Required task: Lay out the lines below as a Markdown table with the columns Row and Text, leaving out blank lines. Start at the line containing "In the scene, which of" and go through the line containing "0.79 metres", including both.

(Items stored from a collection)
---
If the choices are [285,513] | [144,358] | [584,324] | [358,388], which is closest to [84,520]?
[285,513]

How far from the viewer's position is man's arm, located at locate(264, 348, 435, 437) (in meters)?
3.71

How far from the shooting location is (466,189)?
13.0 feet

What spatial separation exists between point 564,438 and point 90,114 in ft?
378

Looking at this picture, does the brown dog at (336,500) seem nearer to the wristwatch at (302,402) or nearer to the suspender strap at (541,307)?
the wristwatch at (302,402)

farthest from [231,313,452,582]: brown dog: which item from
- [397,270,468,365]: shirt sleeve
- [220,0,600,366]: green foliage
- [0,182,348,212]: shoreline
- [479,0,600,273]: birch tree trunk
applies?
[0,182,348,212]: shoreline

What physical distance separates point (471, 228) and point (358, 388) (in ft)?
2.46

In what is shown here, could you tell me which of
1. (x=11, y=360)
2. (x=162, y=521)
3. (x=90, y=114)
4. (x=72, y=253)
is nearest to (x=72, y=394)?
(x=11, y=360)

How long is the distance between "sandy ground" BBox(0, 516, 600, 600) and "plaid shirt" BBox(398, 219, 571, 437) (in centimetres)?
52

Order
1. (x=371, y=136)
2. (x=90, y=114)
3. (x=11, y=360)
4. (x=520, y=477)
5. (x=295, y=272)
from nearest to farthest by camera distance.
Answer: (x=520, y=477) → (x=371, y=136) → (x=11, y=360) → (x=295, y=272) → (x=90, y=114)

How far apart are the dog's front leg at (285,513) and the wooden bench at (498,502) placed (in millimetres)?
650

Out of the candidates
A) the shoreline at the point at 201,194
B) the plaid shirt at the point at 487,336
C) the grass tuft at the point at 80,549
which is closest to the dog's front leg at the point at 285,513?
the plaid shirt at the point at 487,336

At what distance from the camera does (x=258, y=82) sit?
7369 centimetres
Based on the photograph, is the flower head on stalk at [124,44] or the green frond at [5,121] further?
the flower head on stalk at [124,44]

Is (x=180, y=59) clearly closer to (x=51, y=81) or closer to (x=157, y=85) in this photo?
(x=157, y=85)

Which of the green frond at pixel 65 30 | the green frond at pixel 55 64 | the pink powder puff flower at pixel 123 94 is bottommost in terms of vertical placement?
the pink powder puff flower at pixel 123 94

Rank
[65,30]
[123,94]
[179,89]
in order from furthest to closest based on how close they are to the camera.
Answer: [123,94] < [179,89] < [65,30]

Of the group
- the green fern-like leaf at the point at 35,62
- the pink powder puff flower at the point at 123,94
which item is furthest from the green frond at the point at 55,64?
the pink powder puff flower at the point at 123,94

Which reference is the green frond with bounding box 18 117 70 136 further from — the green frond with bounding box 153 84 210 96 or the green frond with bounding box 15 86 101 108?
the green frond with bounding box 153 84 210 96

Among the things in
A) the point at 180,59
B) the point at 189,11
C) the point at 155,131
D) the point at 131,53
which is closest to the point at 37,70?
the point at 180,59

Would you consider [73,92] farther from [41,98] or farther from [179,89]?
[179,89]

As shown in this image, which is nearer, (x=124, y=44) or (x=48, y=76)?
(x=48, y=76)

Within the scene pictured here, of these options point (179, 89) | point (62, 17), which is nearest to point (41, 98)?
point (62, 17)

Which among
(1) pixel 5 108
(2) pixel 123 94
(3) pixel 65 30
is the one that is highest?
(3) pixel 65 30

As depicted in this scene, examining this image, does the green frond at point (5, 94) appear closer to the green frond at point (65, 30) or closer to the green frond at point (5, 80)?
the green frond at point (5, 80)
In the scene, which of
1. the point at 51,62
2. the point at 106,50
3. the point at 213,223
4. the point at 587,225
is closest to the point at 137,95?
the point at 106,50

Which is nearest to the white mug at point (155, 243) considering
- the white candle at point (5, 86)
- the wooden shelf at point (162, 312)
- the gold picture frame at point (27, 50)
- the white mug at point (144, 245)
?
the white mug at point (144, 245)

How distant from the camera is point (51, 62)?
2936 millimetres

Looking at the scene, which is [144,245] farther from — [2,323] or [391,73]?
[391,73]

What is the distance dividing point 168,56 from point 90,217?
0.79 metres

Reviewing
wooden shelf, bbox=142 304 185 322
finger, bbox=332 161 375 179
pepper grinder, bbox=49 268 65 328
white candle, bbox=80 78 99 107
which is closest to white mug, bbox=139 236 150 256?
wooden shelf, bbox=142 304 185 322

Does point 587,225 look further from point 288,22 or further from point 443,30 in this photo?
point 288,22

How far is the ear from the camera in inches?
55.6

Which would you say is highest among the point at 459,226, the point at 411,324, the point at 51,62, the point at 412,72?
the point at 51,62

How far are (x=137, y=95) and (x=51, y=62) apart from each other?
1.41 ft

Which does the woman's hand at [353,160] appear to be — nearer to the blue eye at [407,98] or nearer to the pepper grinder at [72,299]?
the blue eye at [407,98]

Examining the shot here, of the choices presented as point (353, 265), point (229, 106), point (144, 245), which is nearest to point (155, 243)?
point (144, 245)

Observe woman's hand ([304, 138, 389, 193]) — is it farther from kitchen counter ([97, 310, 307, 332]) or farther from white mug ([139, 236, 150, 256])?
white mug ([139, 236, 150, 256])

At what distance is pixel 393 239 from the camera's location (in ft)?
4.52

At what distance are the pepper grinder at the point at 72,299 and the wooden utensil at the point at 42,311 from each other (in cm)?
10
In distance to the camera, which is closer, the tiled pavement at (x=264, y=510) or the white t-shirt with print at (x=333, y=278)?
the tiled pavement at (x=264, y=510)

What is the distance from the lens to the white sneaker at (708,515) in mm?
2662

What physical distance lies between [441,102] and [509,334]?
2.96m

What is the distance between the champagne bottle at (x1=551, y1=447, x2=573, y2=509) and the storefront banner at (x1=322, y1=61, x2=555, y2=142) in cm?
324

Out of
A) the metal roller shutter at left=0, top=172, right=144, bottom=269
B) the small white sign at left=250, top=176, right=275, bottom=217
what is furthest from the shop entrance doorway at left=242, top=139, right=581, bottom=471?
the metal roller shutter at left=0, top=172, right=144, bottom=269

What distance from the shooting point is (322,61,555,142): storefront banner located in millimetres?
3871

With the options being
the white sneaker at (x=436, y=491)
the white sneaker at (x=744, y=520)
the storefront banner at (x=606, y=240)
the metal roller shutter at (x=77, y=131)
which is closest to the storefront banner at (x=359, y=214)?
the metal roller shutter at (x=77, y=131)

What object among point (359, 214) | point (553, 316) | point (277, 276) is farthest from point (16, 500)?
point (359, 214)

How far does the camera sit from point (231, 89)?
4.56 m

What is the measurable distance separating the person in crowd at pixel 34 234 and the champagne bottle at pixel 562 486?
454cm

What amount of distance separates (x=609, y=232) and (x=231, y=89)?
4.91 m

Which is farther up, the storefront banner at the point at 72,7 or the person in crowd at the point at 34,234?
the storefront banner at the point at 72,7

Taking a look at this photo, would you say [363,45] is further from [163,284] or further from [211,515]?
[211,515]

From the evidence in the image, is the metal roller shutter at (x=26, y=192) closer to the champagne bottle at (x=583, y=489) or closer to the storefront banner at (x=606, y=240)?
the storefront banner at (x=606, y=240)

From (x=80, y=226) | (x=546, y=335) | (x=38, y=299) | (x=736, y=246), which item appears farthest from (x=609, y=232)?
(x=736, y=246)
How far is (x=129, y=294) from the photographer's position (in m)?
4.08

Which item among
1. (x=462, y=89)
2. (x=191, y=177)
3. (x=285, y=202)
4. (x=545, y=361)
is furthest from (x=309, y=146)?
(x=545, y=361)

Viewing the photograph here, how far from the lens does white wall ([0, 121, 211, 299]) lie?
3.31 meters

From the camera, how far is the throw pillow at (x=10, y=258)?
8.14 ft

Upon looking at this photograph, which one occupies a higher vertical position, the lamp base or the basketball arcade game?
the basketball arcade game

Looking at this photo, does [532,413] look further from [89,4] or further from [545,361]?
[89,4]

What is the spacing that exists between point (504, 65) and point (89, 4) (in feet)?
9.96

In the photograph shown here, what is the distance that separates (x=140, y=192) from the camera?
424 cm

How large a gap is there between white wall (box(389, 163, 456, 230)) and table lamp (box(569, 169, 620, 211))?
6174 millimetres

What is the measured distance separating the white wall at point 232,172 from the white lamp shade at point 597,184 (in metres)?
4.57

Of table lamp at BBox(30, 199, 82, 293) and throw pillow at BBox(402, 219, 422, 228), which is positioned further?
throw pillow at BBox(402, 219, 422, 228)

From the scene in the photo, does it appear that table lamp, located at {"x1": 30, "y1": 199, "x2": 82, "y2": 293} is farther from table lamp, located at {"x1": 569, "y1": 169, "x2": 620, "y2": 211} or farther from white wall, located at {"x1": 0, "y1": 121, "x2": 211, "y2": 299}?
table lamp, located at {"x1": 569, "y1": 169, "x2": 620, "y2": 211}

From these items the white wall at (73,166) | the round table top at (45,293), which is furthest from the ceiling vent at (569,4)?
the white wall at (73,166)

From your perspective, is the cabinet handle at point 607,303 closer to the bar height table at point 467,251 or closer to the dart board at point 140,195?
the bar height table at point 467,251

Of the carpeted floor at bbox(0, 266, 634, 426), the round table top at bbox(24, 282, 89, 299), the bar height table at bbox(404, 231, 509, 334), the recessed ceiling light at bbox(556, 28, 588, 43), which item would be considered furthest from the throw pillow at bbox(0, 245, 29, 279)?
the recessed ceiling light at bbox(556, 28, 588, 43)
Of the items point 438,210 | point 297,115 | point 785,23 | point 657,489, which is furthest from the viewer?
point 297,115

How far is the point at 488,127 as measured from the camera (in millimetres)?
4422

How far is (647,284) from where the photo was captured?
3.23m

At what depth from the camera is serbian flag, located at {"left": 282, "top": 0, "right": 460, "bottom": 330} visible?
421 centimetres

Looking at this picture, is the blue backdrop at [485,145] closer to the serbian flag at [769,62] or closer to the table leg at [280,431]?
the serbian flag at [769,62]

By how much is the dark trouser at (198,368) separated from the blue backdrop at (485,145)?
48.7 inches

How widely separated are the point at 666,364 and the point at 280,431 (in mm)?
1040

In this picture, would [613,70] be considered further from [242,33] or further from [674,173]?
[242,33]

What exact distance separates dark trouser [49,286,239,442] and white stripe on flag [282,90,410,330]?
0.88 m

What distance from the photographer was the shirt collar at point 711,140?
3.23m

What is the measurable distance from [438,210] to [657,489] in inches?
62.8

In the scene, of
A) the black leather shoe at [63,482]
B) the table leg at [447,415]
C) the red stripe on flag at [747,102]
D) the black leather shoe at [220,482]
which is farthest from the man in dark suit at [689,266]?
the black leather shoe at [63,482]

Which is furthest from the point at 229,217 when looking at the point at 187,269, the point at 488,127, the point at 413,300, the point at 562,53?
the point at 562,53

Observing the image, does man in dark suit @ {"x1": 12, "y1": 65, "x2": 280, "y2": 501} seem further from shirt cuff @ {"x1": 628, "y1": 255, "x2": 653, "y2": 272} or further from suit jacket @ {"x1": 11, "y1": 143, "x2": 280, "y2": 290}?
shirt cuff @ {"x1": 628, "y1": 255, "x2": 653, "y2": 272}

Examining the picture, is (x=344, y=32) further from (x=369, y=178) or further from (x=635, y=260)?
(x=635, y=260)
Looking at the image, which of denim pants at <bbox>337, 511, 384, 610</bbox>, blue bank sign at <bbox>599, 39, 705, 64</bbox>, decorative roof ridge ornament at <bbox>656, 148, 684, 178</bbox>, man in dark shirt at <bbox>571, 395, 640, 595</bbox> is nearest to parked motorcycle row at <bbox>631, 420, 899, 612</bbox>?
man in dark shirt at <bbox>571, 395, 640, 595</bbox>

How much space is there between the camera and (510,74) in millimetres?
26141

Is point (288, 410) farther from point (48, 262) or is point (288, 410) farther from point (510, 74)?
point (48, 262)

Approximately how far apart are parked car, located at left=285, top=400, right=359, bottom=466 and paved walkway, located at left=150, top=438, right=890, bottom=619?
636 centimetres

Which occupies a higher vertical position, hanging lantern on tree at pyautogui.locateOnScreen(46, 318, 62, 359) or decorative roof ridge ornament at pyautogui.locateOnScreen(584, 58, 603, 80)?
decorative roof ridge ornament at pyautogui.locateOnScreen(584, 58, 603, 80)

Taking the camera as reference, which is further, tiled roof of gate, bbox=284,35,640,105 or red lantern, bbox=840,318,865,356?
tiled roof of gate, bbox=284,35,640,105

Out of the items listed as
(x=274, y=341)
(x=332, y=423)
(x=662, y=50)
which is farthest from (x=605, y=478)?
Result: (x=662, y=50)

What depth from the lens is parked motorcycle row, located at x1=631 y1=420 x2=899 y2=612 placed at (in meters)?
---
Task response:
| Row | Text |
|---|---|
| 1 | In the scene, which of |
| 2 | 1. the point at 51,62 |
| 3 | 2. the point at 106,50 |
| 4 | 3. the point at 213,223 |
| 5 | 4. the point at 587,225 |
| 6 | is closest to the point at 137,95? |
| 7 | the point at 106,50 |
| 8 | Which is nearest to the white mug at point (155, 243) considering |
| 9 | - the white candle at point (5, 86) |
| 10 | - the wooden shelf at point (162, 312) |
| 11 | - the gold picture frame at point (27, 50) |
| 12 | - the white mug at point (144, 245) |
| 13 | ? |
| 14 | the white mug at point (144, 245) |
| 15 | How distant from the camera is point (51, 62)? |
| 16 | 2936 millimetres |
| 17 | Looking at the scene, which is [144,245] farther from — [2,323] or [391,73]? |
| 18 | [391,73] |
| 19 | What is the distance dividing point 168,56 from point 90,217? |
| 20 | 0.79 metres |